Scan the entries below for the word "radiance" and copy every line in which it occurs.

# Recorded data
■ ■ ■ ■ ■ ■ ■

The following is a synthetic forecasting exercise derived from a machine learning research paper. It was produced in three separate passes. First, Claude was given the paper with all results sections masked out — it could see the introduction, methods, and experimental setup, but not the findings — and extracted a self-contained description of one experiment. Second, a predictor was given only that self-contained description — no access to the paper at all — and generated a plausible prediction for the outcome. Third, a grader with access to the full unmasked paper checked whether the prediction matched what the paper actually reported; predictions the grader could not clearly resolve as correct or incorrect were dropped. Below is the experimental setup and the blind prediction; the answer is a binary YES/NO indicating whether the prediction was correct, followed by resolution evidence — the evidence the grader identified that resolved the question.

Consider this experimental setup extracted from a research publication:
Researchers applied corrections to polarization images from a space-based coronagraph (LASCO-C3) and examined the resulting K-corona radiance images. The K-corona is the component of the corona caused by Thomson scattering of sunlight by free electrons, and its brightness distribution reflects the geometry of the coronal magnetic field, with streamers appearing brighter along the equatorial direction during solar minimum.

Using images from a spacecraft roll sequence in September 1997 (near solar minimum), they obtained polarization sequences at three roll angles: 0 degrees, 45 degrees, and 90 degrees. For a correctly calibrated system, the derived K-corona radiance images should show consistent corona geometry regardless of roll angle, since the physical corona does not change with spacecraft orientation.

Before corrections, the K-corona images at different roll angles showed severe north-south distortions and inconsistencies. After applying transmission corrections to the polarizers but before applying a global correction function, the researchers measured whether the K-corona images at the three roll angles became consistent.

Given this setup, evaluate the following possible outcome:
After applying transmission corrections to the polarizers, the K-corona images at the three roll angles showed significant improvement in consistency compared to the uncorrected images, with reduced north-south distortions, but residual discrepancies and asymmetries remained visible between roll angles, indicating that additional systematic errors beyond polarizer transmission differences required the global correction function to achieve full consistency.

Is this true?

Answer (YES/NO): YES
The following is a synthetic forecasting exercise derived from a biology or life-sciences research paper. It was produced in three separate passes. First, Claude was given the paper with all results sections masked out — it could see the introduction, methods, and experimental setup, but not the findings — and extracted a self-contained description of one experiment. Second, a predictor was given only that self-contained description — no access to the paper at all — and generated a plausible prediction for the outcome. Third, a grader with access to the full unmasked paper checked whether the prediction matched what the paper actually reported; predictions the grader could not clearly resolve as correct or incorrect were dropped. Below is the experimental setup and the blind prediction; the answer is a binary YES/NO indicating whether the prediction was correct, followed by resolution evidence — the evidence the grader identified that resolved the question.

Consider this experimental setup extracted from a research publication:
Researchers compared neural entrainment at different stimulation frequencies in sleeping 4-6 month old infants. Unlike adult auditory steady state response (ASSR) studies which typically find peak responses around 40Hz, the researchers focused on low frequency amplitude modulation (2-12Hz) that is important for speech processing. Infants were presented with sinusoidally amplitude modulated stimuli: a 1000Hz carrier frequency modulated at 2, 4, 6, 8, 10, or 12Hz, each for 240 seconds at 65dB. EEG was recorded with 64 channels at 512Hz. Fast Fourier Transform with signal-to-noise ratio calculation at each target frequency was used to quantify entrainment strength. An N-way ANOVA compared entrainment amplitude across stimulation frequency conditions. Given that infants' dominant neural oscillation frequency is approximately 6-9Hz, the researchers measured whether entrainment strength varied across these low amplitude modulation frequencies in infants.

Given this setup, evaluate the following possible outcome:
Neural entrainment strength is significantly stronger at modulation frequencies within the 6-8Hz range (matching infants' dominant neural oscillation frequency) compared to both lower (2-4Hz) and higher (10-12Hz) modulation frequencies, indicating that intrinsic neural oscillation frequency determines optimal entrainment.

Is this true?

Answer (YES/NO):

■ ■ ■ ■ ■ ■ ■

# REPLY TO THE EXERCISE
Researchers applied corrections to polarization images from a space-based coronagraph (LASCO-C3) and examined the resulting K-corona radiance images. The K-corona is the component of the corona caused by Thomson scattering of sunlight by free electrons, and its brightness distribution reflects the geometry of the coronal magnetic field, with streamers appearing brighter along the equatorial direction during solar minimum.
Using images from a spacecraft roll sequence in September 1997 (near solar minimum), they obtained polarization sequences at three roll angles: 0 degrees, 45 degrees, and 90 degrees. For a correctly calibrated system, the derived K-corona radiance images should show consistent corona geometry regardless of roll angle, since the physical corona does not change with spacecraft orientation.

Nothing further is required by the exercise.